In this post I’d like to finally get to the meat of this project: a systematic construction of rational and honest views on current topics of ethical importance. I’ve felt it necessary to build a strong foundation about my ethical system before diving into specific ethical issues, which I have preliminarily done here, but it feels appropriate to move into phase 2, given the pace at which real life is throwing us ethical curveballs. I suspect I will get through at least preliminary comments on the following topics by the end of tonight: freedom of speech, freedom of religion, Islamophobia, border vetting, and culture.
First, as an overview of the ethical principles I will take as granted from here on out:
- Reasoning is the foundation of ethics, given that ethics deals with values and behaviors at the societal scale, and to have alignment of individual values and behaviors across a society, you have to be able to give “reasons” to others for why you believe what you believe, and why you do what you do. That is the essence of reasoning.
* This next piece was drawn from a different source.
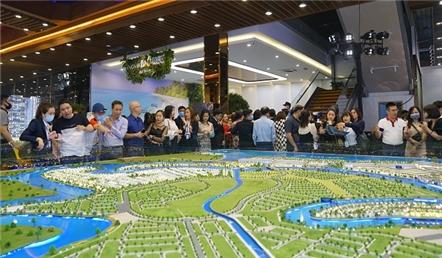 Cú hích mới cho thị trường bất động sản gần TP. HCM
- I believe there is fundamentally one line of reasoning (an “escalator”, in Peter Singer’s conception) about values that leads us inevitably to the ethic of universal well-being. I believe this strongly enough, at this point, that in principle I shouldn’t have to explain this (but I can dwell on this more in future posts, if desired); the degree to which you accept the expansive circle of well-being is, in my view, the degree to which you are truly reasoning. I don’t mean that to be condescending; in truth, the vast majority of our life circumstances do not require us to truly reason (imagine the obnoxious child in your life that keeps asking “why” over and over again; that is the only kind of person who is “truly” reasoning at peak performance, while the rest of us have fallen into states of ignorance, dishonesty, rustiness, or a combination of all of the above). And, in fact, many of our “cultures” and “customs” actively obviate us of the responsibility of reasoning, by design. So back to the point of this point: there is an objective “right” direction to ethical reasoning, in my view, and it’s the equal consideration of the well-being of all beings of equal consciousness (and less conscious animals, accordingly).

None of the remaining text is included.